======== SELECTED PASSAGE

Rajay Jue (c 6150m) from Cheepaydang Camp 1

Rajay Jue (c 6150m) from Cheepaydang Camp 1

The northward view over to Cheepaydang’s south face was rather more encouraging. A stepped ridge bounded the hanging icefield under the summit. Further left a big snow ramp climbed up to the saddle between the mountain’s highest central summit and its western top. We struck the lake camp and returned to base, with the intention of following the Scottish team up the Nama glacier to explore these options.

So it passed that two days later we pitched our advance camp in the middle of the Nama amphitheatre. We marvelled briefly at the savage scene, before an afternoon squall blew down from the Nama pass and sent us scuttling into our tents. The first day of October slipped by without any clear forward plan. Tomorrow would be our day of decision……

The Ascent of Cheepaydang: Dawn comes early over the Nama glacier even in the autumn. The peaks flushed with sudden warmth a little after 6 a.m. Yesterday’s storm had completely cleared. We had been cooped inside for 12 hours, and there was no temptation to linger cosily in my bag. The moment of truth had arrived. I scrambled outside in my inner boots and greedily scanned the encirclement of peaks before homing my sights on the south wall of Cheepaydang. Access to the stepped ridge was in fact threatened by the hanging glacier tongue, but swinging my binoculars leftwards across the face towards the ramp I immediately spied a chink of hope.

The rock walls were tilted and congenitally loose, but from a third way up the snow ramp a deep couloir cut rightwards into the upper mass of the face, emerging at a snowy shoulder high on the summit ridge. Though its bed was out of sight this gully could and should contain snow and ice and for once there was no particular objective danger in view. My heart leapt. We had found our stairway to heaven.

Martin leads one of the rock pitches in the couloir

Martin leads one of the rock pitches in the couloir

Martin close to Camp 2

Martin close to Camp 2

At 8 a.m. after brews and muesli Jonathan and I mustered the team outside. Motivational speaking at 4800 m in a chill breeze needs to be quick and to the point.

‘This is our moment; you’ve put the work in; we have a line; now we need to grasp the nettle…’

After a brief silence our members each made their response. David is the most polite variety of Englishman. It would be difficult to get annoyed with him.

‘If it’s OK with you I prefer to do something a little bit easier…’ he suggested, clearly oblivious to the fact that every alternative looked horrendous.

I turned to Patrik but he bore the expression of intense Scandinavian melancholy.

================
======== PROVIDED MATERIAL

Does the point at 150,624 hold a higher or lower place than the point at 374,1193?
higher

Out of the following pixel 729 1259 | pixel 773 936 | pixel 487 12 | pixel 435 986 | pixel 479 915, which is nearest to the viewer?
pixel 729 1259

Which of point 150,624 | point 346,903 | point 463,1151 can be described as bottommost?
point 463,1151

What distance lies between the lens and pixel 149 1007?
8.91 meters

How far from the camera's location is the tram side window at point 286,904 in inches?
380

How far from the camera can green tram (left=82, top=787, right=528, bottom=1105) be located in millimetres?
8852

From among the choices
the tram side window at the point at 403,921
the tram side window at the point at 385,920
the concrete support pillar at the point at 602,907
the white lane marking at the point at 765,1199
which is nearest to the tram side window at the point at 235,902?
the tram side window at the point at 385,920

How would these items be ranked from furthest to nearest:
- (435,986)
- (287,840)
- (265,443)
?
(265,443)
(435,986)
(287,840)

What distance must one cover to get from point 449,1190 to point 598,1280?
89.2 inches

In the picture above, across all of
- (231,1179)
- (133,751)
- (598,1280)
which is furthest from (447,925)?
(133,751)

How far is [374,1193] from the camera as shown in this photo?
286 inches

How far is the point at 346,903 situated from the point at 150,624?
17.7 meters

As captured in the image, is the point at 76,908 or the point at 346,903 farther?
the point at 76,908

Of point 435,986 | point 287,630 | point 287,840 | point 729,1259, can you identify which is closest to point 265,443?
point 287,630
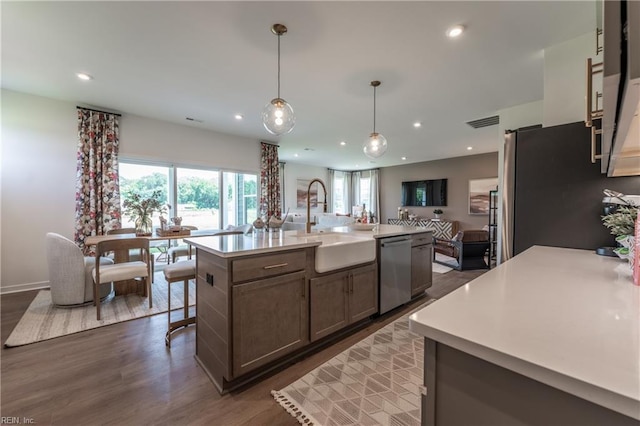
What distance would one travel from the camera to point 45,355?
2020 mm

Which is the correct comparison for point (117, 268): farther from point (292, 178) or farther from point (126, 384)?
point (292, 178)

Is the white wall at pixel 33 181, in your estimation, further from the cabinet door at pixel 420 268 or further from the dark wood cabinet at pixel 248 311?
the cabinet door at pixel 420 268

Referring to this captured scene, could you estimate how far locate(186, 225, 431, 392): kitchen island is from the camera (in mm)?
1588

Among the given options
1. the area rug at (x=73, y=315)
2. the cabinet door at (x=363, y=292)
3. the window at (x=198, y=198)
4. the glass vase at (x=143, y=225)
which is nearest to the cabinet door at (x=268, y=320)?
the cabinet door at (x=363, y=292)

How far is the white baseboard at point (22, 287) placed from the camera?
11.2 feet

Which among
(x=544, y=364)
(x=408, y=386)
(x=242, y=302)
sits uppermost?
(x=544, y=364)

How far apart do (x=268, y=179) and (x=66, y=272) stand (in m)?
3.89

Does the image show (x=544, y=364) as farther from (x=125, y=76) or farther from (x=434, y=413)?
(x=125, y=76)

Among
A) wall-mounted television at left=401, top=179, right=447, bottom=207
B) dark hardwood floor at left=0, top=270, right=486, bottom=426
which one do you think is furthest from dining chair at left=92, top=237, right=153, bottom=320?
wall-mounted television at left=401, top=179, right=447, bottom=207

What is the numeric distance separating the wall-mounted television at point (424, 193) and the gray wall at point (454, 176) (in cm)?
17

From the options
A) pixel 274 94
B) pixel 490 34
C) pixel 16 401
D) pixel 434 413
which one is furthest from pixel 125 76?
pixel 434 413

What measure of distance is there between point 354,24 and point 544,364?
2.47 m

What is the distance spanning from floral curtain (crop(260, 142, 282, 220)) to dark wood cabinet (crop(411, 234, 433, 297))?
12.3 ft

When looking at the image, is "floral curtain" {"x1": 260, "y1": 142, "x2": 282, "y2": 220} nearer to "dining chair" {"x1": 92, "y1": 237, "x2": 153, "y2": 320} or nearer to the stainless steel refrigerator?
"dining chair" {"x1": 92, "y1": 237, "x2": 153, "y2": 320}
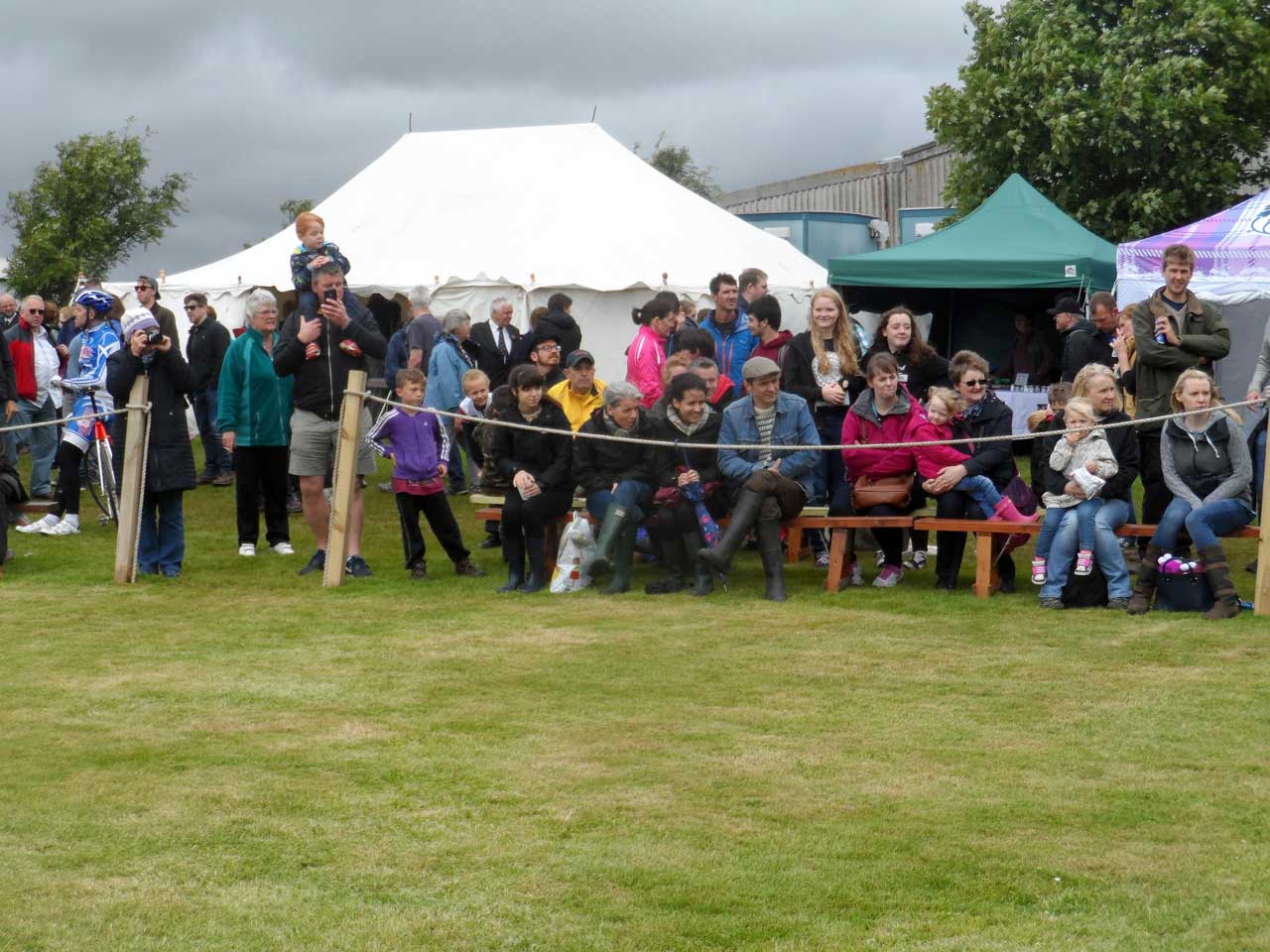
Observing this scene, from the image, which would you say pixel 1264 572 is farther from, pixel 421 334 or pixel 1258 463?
pixel 421 334

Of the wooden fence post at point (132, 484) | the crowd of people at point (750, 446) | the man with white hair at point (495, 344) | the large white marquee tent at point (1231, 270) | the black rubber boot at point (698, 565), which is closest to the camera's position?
the crowd of people at point (750, 446)

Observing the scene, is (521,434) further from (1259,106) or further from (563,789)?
(1259,106)

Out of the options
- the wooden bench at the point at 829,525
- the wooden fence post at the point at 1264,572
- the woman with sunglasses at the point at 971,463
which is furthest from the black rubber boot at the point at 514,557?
the wooden fence post at the point at 1264,572

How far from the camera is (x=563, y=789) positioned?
17.8 feet

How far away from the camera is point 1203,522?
855 cm

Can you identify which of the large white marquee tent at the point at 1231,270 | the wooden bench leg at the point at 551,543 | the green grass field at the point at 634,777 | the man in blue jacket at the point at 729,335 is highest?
the large white marquee tent at the point at 1231,270

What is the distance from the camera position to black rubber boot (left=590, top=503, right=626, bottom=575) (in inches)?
375

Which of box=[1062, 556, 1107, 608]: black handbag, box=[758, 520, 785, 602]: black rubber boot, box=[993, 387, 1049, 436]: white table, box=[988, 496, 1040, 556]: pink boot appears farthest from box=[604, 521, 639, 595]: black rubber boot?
box=[993, 387, 1049, 436]: white table

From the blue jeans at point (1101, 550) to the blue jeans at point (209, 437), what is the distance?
A: 8.65 metres

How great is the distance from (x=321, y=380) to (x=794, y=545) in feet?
10.4

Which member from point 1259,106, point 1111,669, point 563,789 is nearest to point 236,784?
point 563,789

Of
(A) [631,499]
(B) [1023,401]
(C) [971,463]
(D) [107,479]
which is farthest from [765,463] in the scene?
(B) [1023,401]

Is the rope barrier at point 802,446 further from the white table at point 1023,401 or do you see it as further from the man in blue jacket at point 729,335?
the white table at point 1023,401

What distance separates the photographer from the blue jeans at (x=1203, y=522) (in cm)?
852
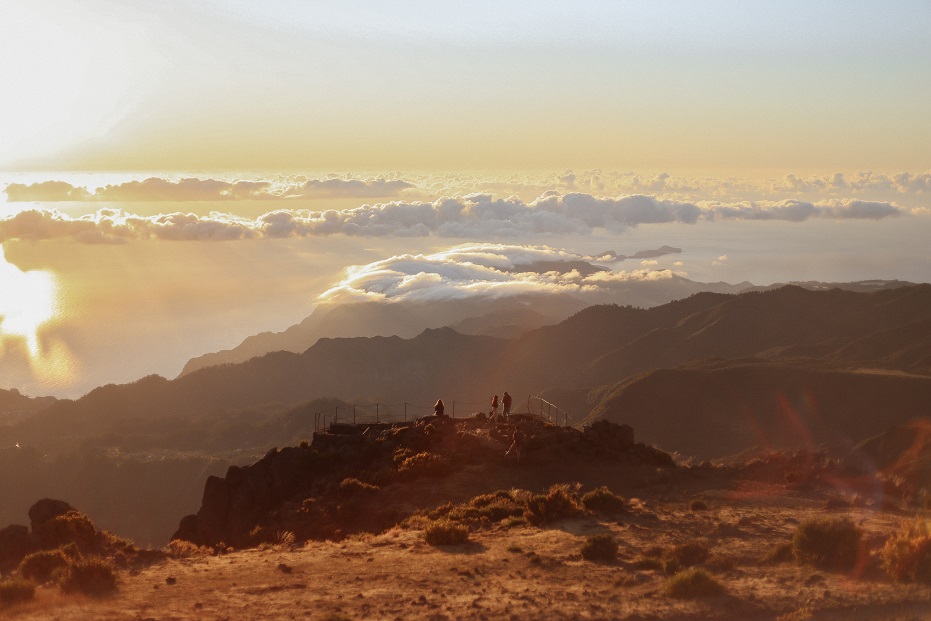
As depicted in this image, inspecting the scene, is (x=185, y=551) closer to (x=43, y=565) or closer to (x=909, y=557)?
(x=43, y=565)

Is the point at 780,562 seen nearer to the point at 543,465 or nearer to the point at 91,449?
the point at 543,465

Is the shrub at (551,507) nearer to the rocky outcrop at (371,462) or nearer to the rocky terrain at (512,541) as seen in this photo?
the rocky terrain at (512,541)

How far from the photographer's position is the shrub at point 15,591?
19.2 meters

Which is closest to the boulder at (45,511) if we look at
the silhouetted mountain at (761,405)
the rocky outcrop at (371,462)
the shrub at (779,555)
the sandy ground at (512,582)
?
the rocky outcrop at (371,462)

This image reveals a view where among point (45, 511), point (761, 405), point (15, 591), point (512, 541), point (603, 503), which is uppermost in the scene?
point (603, 503)

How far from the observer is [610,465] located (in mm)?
36469

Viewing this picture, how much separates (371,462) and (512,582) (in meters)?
18.5

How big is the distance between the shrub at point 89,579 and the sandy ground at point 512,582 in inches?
12.1

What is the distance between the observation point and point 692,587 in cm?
1859

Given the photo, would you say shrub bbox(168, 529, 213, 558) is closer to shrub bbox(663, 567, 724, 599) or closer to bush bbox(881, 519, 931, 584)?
shrub bbox(663, 567, 724, 599)

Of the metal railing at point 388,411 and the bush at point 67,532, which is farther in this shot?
the metal railing at point 388,411

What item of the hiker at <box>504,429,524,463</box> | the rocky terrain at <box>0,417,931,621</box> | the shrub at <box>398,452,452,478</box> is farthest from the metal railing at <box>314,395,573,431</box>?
the shrub at <box>398,452,452,478</box>

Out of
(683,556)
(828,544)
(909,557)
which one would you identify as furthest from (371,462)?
(909,557)

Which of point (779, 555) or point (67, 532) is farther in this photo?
point (67, 532)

================

GIVEN REQUEST 1:
For each statement below, say whether it agrees with the Cheepaydang account. Answer yes or no, and quote the words from the account that decide it.
(a) The advance camp was pitched in the middle of the Nama amphitheatre.
(b) The peaks lit up a little after 7 a.m.
(c) The team was mustered outside at 8 a.m., after brews and muesli.
GIVEN REQUEST 2: Reproduce word for word the stretch of the Cheepaydang account from "At 8 a.m. after" through "to the point.".
GIVEN REQUEST 3: Pick up the Cheepaydang account after its last sentence and carry it on.

WRITTEN ANSWER 1:
(a) Yes: "we pitched our advance camp in the middle of the Nama amphitheatre"
(b) No: "The peaks flushed with sudden warmth a little after 6 a.m."
(c) Yes: "At 8 a.m. after brews and muesli Jonathan and I mustered the team outside."

WRITTEN ANSWER 2:
At 8 a.m. after brews and muesli Jonathan and I mustered the team outside. Motivational speaking at 4800 m in a chill breeze needs to be quick and to the point.

WRITTEN ANSWER 3:
‘I’m just not into it this year man; it’s just not happening for me…’. I suspect Patrik is a man who needs a fixed mission and his confidence had been knocked by a bout of nausea at the lake camp.

Steve is normally a whirlwind of energy, Staffordshire born and bred, the eternal enthusiast…. but not today.

‘Me blisters are playing up, Martin, and me hands are badly cracked, and me headache is still bothering me; I’m not feeling me best’, he lamented

Things were looking grim. I really wanted to do this peak. In 2006 I had admired its pyramidal splendour from Kuthi and glimpsed its prodigious north face. Cheepaydang was one of the most beautiful virgin peaks I had ever seen. My predicament bore the hallmarks of a failing pitch on TV’s Dragons’ Den. Three dragons were already out and only two remained. I turned despairingly to Mike and Gordon. To my delight they both declared ‘Cheepaydang’ with a conviction that gave me absolute confidence of success.

While Jonathan prepared the others for an excursion to the Nama pass we three packed up with feverish intent. We loaded two 60 m Iceline ropes, a medium-sized rack of rock and ice hard-wear, four nights’ worth of food and fuel and two single-skin bivouac tents. At 10 a.m. Gordon led us off over a succession of moraine ridges towards a wall of scree that barred access to the ramp. The loads were crippling – 20 kg at least. Would that we had come in the spring when the acres of piled rocks might be covered with forgiving snows? The whole mass was poised at the limit of natural repose – an angle somewhat over 45°. Specks in the wilderness, we mounted in gentle zig-zags and, as an afternoon storm swept in, we recalled the training stints that gave us the willpower to fight on - for me a double ascent up the 600 m Bealach na Ba on my bike, for Gordon many sweat-drenched days in the Malaysian jungles, and for Mike a gruelling ascent of Mount Cook in New Zealand.

At 5400 m the scree merged into a glacier and we found a flattish pitch between two crevasses for our tents. The clouds cleared and rich evening light suffused the Nama peaks. We ran the Jetboil stove non-stop for three hours on a single can of gas. Mike declined his freeze-dried offering. Suddenly, I felt more than hungry and, mindful of tomorrow’s likely effort, I wolfed down both meals before crashing into my solitary cell. Outside the temperature plunged and the ice cracked in gunshots with the stress of contraction.

Final pitch to summit looking down rama glacier to Panch Chuli

Final pitch to summit looking down rama glacier to Panch Chuli

The ramp and gully offered no hope of a camp, or even a commodious bivouac. We had to get to the top in one push – a height gain of well over 600 m. An early start was essential, but I managed to oversleep my alarm by an hour and twilight was already fanning the eastern horizon when we got going at 4.40 a.m. We left one tent behind and pared the sack weights down to a tolerable 16 kg. The ramp started at 40° and was conveniently bedecked with innumerable islands of icy wafers. Two substantial avalanche chutes funnelled down on either side. We crossed the leftmost and headed up to the junction where our gully left the ramp and made its incision through serried rock walls. The angle rose through 45 and up past 50°.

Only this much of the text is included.